[Entries drawn from a collection]
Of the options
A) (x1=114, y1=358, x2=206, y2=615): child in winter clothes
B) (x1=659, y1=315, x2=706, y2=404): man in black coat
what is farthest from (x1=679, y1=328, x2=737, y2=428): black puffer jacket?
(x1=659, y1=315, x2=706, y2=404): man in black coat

--- TASK REQUIREMENTS ---
Write out each of the records above word for word, keeping every line unchanged.

--- FINAL ANSWER ---
Of the options
A) (x1=114, y1=358, x2=206, y2=615): child in winter clothes
B) (x1=659, y1=315, x2=706, y2=404): man in black coat
what is farthest from (x1=679, y1=328, x2=737, y2=428): black puffer jacket?
(x1=659, y1=315, x2=706, y2=404): man in black coat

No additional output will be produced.